GÉGÈNE : Pour vous, Sitting Bull est-il une vraie figure de rebelle ?

MICHEL PIQUEMAL : Pour Sitting Bull, il n’y a pas photo. Du début à la fin, il se pose en rebelle. Il prend conscience que les siens ne peuvent pas vivre côte à côte avec ce peuple qui en veut toujours plus ; il fédère toutes les tribus des Indiens des plaines ne collaborant pas avec les Blancs pour mener le combat, il est le leader à la bataille de Little Big Horn. Dans le même temps, il sait, car il a ses informateurs, qu’à plus ou moins long terme cette lutte est perdue. Il sait que les Blancs sont 20 à 30 millions, alors que les Indiens sont moins de 3 millions. C’est pourquoi très vite après cette victoire, il part au Canada pour continuer à mener la révolte : il est à l’abri derrière la frontière mais garde des relations avec les clans restés aux U.S.A. Il regroupe un certain nombre de gens et quand beaucoup de ses hommes souhaitent regagner leurs terres, le gouvernement américain les y ayant autorisés, il décide de faire ce voyage de retour. L’amnistie lui a été promise, or à son arrivée, il est mis en prison. Son insoumission trouve de nouveaux ferments dans cet épisode. Lorsqu’il est libéré, il rentre sur la réserve qui a été allouée à son peuple et il essaie sans cesse d’empêcher les siens de signer des traités par lesquels ils vendraient leurs terres. Il se rebelle à nouveau contre ceux qui ont été nommés chefs de sa nation par les Blancs et qui, eux, poussent ses hommes à vendre. Cette nouvelle révolte se conclut par un affrontement avec ces « faux » chefs et leurs suiveurs, et finalement par l’assassinat de Sitting Bull et de plusieurs dizaines de ses partisans Sur un plan guerrier, il s’est battu jusqu’au bout, à la différence de certains chefs, comme Nuage Rouge ou d’autres grands chefs de guerre qui, une fois qu’on leur aura montré la puissance considérable des Blancs en les amenant dans l’Est, abandonneront la lutte armée. En cela, Sitting Bull est la figure de rebelle parfait. Sur le plan spirituel également, il se battra jusqu’au bout : les peuples indiens étaient, psychologiquement aussi, défaits parce qu’ils avaient l’impression que leurs dieux, leur spiritualité, les avaient abandonnés.
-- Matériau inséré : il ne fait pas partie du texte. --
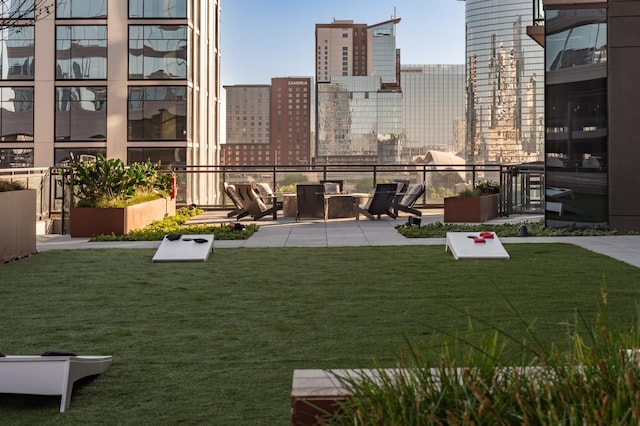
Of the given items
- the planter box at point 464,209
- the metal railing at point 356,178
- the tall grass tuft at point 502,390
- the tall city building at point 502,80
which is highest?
the tall city building at point 502,80

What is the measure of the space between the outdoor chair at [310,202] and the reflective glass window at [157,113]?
18448mm

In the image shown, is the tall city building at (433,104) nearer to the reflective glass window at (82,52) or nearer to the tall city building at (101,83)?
the tall city building at (101,83)

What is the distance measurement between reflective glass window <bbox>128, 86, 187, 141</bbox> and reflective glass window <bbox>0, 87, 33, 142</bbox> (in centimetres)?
423

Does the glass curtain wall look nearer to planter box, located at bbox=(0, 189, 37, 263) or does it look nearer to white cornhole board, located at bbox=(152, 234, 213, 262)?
white cornhole board, located at bbox=(152, 234, 213, 262)

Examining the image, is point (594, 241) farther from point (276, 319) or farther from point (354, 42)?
point (354, 42)

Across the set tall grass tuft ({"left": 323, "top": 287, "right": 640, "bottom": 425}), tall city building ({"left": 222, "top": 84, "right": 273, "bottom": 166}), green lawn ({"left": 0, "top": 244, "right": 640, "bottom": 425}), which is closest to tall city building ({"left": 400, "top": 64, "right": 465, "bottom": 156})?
tall city building ({"left": 222, "top": 84, "right": 273, "bottom": 166})

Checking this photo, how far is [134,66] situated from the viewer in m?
35.3

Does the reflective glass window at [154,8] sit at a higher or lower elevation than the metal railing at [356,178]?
higher

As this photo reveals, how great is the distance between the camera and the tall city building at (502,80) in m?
102

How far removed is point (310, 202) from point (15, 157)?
22.6m

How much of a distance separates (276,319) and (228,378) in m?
1.73

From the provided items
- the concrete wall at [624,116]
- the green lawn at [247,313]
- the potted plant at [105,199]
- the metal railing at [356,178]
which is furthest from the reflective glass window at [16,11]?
the concrete wall at [624,116]

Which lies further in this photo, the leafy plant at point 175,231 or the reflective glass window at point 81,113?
the reflective glass window at point 81,113

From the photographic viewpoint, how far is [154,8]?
117 feet
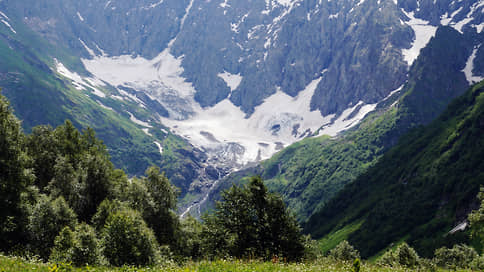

Nous sommes à peu près sûrs que Sitting Bull était sensible au mouvement de la « ghost dance », de forme messianique, qui prédisait l’effondrement du monde blanc et la renaissance du monde rouge, mouvement, bien sûr, totalement hors-la-loi.

GÉGÈNE : Justement, quelle part accordez-vous au spirituel dans cette rébellion?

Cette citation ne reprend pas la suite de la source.